• [Available records]:

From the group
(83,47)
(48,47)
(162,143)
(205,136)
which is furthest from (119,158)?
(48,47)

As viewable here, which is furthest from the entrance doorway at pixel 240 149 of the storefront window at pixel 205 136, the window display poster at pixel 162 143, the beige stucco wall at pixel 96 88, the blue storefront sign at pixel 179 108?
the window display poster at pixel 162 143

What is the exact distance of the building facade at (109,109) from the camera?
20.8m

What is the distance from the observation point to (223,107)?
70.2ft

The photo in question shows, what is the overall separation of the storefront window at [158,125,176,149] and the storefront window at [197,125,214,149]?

• [Exercise]:
Copy out all of the lines above exactly as they appear, keeping every word, number, and bracket unchanged.

• [Exercise response]:
From the group
(83,47)
(48,47)
(162,143)
(205,136)
which is furthest from (119,158)?
(48,47)

As viewable here, which is furthest from the entrance doorway at pixel 240 149 of the storefront window at pixel 205 136, the window display poster at pixel 162 143, the beige stucco wall at pixel 96 88, the blue storefront sign at pixel 179 108?
the window display poster at pixel 162 143

What is the exact distance of the building facade at (109,109) from the camera?
20.8m

What is the distance from the observation point to (223,107)?
70.2ft

The photo in question shows, what is the overall separation of the storefront window at [158,125,176,149] and the storefront window at [197,125,214,149]?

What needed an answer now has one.